The Eleventh Circuit also concluded that the plaintiffs had standing to seek injunctive relief under both acts.[19]  Their affidavits set forth that the plaintiffs had a history of prior care and treatment at the hospitals and would likely return to the hospitals for future care.[20]  The defendants also maintained the plaintiffs’ medical records, and their facilities were located close to the plaintiffs’ homes.[21]

The Corporate Parent Is a Proper Defendant
The Eleventh Circuit also rejected the defendants’ argument that the parent entity of the hospitals was an improper party to the dispute because it was not a medical facility where the plaintiffs had received medical services.  The court rejected this argument because “[t]here is no rule that a covered entity under the ADA or RA must be the direct service provider — in fact the ADA addresses itself to those who own, lease, or operate a place of public accommodation.”[22]  It explained that the corporate parent “owns and operates the hospitals at which Plaintiffs presented, it houses the network to which the VRI machines are connected, and applies its various policies and procedures to [the hospitals] and affiliated outpatient facilities.”[23]

The Eleventh Circuit’s opinion in Silva highlights the importance of a healthcare facility having the appropriate resources, policies, and practices in place to provide effective communication to persons with disabilities.  Several healthcare facilities (and other public accommodations) have moved toward retaining VRI services given the revised ADA regulations on their use, as well as the convenience and cost savings afforded from such services.  It is imperative, however, that healthcare facilities ensure that VRI equipment functions properly and that staff are trained on how to use such equipment and troubleshoot issues that may arise.  Healthcare providers may also want to have arrangements in place so that live interpreters can be timely provided when necessary.

While this opinion involves patients with hearing impairments, there are a variety of other disabilities (e.g., vision, mobility, cognitive) that healthcare facilities need also to consider when assessing whether they have the appropriate auxiliary aids and services in place to ensure effective communication with patients with disabilities.

Moreover, healthcare facilities often face greater exposure to disability discrimination claims as compared to other private businesses because many receive federal funding, which makes them subject to the RA.  In addition to injunctive relief, the ADA and the RA allow for the recovery of attorney’s fees and costs, and the RA further allows for recovery of damages.

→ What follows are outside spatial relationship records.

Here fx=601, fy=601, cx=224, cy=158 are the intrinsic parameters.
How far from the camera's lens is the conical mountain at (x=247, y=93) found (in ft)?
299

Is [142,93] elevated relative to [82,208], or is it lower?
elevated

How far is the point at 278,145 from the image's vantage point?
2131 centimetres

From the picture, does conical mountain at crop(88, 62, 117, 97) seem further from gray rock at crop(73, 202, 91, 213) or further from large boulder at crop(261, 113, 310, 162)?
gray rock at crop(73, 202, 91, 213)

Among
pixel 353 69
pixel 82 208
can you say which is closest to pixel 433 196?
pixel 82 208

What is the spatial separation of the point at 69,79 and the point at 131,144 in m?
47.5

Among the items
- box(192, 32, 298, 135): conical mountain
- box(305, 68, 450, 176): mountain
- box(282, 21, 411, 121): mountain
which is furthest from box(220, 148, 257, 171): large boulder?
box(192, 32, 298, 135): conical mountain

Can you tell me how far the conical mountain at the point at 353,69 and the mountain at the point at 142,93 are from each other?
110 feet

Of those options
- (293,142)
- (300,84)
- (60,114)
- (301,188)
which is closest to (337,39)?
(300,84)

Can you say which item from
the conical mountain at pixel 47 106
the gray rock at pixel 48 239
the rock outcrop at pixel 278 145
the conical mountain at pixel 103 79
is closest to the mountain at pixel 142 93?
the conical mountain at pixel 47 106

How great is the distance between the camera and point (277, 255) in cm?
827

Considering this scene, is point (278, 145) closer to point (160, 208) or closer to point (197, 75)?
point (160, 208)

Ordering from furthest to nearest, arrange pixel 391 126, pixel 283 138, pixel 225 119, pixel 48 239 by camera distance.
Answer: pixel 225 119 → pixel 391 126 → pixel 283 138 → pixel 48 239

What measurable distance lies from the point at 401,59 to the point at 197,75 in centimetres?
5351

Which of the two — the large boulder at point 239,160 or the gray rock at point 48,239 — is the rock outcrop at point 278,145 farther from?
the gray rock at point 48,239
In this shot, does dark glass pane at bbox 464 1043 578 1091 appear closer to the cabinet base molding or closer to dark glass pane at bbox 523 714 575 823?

[1] No. 16-10094 (11th Cir. May 8, 2017).

[2] Id. at 2.

[3] Id.

[4] Id.

[5] Id. at 18.

[6] Id. at 3.

[7] Id. at 18.

[8] Id. at 19.

[9] Id. at 3.

[10] Id. at 12.

[11] Id. at 3.

[12] Id. at 20.

[13] Id.

[14] Id.

[15] Id. at 26.

[16] Id.

[17] Id. at 28.

[18] Id.

[19] Id. at 10.

[20] Id.

[21] Id.

[22] Id. at 31.

[23] Id. at 32.

DISCLAIMER: Because of the generality of this update, the information provided herein may not be applicable in all situations and should not be acted upon without specific legal advice based on particular situations.